Outsiders or Insiders? The Changing Fortunes of Syrian Christians, 1839–2016
Tuesday, November 29, 2016
5:00pm
Bizzell Memorial Library, Community Room (LL118)
View Course Flyer [PDF]
Christian Sahner
Junior Research Fellow, St John’s College, Cambridge
Dr. Christian Sahner is a historian of the Middle East and a Research Fellow at St John’s College, University of Cambridge. His work deals with the transition from late antiquity to the early Islamic period, relations between Muslims and non-Muslims (especially Christians and Zoroastrians), and the history of Syria.
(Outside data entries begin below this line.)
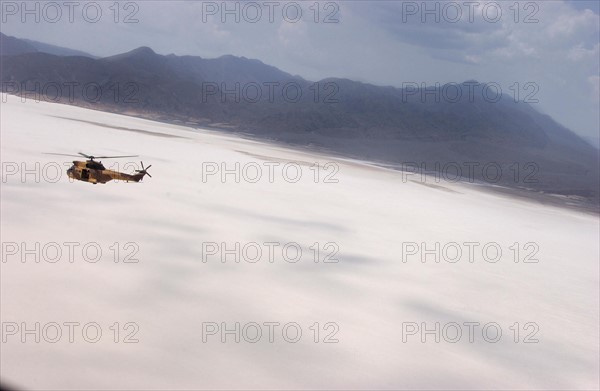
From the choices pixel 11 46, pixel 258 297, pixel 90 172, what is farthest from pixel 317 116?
pixel 11 46

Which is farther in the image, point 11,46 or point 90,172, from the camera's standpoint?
point 11,46

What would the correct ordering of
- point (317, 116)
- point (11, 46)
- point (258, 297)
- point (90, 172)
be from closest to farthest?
point (258, 297) < point (90, 172) < point (317, 116) < point (11, 46)

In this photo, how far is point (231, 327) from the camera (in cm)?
716

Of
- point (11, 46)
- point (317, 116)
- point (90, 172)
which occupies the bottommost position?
point (90, 172)

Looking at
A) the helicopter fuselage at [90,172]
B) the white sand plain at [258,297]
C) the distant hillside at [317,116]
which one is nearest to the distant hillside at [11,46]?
the distant hillside at [317,116]

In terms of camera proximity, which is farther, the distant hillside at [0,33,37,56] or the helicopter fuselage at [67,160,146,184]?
the distant hillside at [0,33,37,56]

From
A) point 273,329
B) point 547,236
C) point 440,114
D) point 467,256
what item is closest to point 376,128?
point 440,114

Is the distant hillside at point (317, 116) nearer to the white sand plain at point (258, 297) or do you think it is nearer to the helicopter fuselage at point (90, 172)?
the white sand plain at point (258, 297)

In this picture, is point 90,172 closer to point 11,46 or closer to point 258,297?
point 258,297

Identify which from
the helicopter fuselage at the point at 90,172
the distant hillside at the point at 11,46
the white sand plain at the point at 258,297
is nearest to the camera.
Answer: the white sand plain at the point at 258,297

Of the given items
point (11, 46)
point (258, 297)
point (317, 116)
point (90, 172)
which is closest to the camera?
point (258, 297)

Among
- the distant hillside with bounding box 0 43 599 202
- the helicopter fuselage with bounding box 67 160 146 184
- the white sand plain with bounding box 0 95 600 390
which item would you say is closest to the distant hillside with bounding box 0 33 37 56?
the distant hillside with bounding box 0 43 599 202

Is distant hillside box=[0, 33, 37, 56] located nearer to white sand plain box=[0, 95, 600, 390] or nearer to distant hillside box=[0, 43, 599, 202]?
distant hillside box=[0, 43, 599, 202]

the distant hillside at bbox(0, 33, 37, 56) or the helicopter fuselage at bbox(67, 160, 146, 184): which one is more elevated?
the distant hillside at bbox(0, 33, 37, 56)
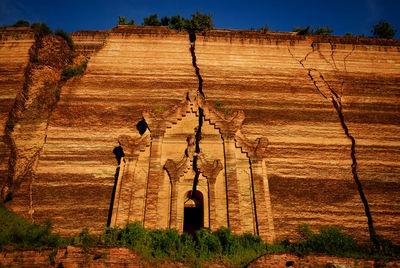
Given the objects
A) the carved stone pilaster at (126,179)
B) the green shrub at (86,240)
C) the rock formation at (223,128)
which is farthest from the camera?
the rock formation at (223,128)

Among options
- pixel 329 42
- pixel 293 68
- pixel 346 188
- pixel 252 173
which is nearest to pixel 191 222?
pixel 252 173

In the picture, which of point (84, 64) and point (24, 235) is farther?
point (84, 64)

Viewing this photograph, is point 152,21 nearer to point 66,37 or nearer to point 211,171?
point 66,37

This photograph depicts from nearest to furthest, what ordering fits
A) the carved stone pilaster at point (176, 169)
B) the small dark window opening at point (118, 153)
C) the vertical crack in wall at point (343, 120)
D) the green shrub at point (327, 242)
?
1. the carved stone pilaster at point (176, 169)
2. the green shrub at point (327, 242)
3. the vertical crack in wall at point (343, 120)
4. the small dark window opening at point (118, 153)

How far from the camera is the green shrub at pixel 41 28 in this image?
50.8 ft

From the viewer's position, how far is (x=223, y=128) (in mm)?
9922

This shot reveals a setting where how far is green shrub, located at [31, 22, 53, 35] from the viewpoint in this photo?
15484 mm

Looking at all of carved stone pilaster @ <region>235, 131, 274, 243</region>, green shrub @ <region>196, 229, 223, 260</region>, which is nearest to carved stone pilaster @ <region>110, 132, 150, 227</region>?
green shrub @ <region>196, 229, 223, 260</region>

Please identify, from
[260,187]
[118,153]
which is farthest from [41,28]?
[260,187]

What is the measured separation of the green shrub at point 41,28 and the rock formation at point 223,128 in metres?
0.56

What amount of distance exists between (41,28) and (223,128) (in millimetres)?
12199

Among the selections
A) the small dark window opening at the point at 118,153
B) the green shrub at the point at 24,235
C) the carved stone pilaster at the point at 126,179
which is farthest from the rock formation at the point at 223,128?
the green shrub at the point at 24,235

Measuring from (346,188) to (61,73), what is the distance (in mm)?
13739

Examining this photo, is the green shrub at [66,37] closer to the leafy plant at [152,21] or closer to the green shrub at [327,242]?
the leafy plant at [152,21]
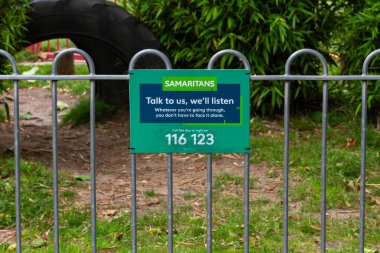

Born in New York City, he received an AB in Art and Archaeology from Princeton University, an M.Phil in Late Antique and Byzantine Studies from the University of Oxford, where he studied as a Rhodes Scholar, and a Ph.D. in History also from Princeton. He is the author of Among the Ruins: Syria Past and Present (Oxford/Hurst, 2014), a blend of history and memoir from his time in the Levant. He is currently at work on a second book which explores the little known Christian martyrs of the early Islamic period. It examines episodes of conversion, apostasy, and blasphemy as a way of understanding how an Islamic society first arose amidst the predominantly Christian population of the Middle East and Spain in the early centuries after the Arab conquests. The book is based on his doctoral thesis, which received the 2015 Malcolm H. Kerr Award for best dissertation in the humanities from the Middle East Studies Association. He has held fellowships from the H.F. Guggenheim Foundation and the American Center for Oriental Research, Amman. His work has also appeared in The Times Literary Supplement, The Wall Street Journal, and Project Syndicate, among other publications.